Die Studie "Bedtime hypertension treatment improves cardiovascular risk reduction: the Hygia Chronotherapy Trial" von Ramón C Hermida et al.
https://academic.oup.com/eurheartj/advance-article/doi/10.1093/eurheartj/ehz754/5602478
ist äußerst mangelhaft angelegt.

Die Schlussfolgerungen, bei einer oder mehr blutdrucksenkenden Mittelverschreibungen diese zur Schlafenszeit einzunehmen, beziehen sich auf verbesserte Senkung des arteriellen Blutdrucks (ABP), des Blutdrucks im Schlaf, Verlängerung der Schlafdauer und verringertes Auftreten kardiovaskulärer Ereignisse. ["Conclusion
Routine ingestion by hypertensive patients of ≥1 prescribed BP-lowering medications at bedtime, as opposed to upon waking, results in improved ABP control (significantly enhanced decrease in asleep BP and increased sleep-time relative BP decline, i.e.
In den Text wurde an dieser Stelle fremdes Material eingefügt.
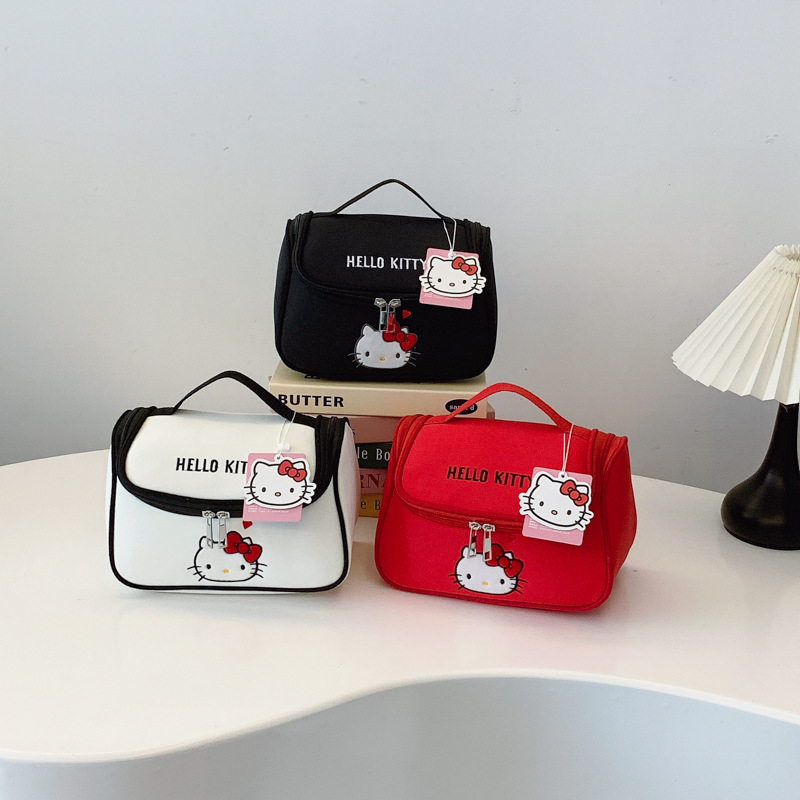 HelloKitty正版授权刺绣手提化妆包化妆袋大容量洗漱包手拎女包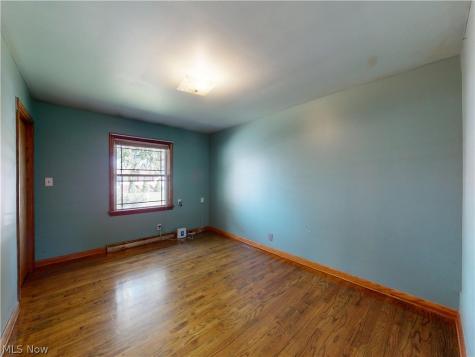 66 Thorlone Avenue Akron OH 44312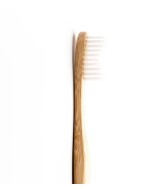 Humble Brush: el cepillo de dientes de bambú más vendido en el mundo para adultos. Humble Brush tiene un mango hecho de bambú 1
BP dipping) and, most importantly, markedly diminished occurrence of major CVD events."]

Unberücksichtigt und nicht untersucht blieben mögliche nächtliche vasovagale Synkopen, Miktionssynkopen, Orthostase- und Kollaps-Reaktionen bzw. Sturzneigungen bei hypotoner Kreislaufdysregulation. Meiner 82-jährigen, rüstigen und alleine lebenden Patientin mit gut eingestellter hypertensiver Herzkrankheit, die 2 x nachts Wasser lassen muss, kann ich als "Dipper" die abendliche Antihypertensiva-Medikation nicht empfehlen, auch wenn sie mir darüber einen Zeitungsartikel mitgebracht hat.

Hygieia oder Hygeia (altgriechisch Ὑγίεια Hygíeia oder Ὑγεία Hygeía – „Gesundheit“) ist übrigens in der griechischen Mythologie eine der Töchter des Asklepios. Sie ist eine Göttin der Gesundheit und gilt als Schutzpatronin der Apotheker. Ihre Schwester Panakeia ist die Göttin der Medizin und Zauberei (nach WIKIPEDIA)

Mf + kG, Dr. med. Thomas G. Schätzler, FAfAM Dortmund
Avatar #106067
dr.med.thomas.g.schaetzler
am Mittwoch, 23. Oktober 2019, 23:02

In meiner Praxis...

bekommen Patientinnen und Patienten mit Hypertonie, die im LZ-RR "Non-Dipper" sind, wegen ihrer fehlenden Blutdruck-Nachtabsenkung schon längst ihre Antihypertensiva abends und nicht morgens.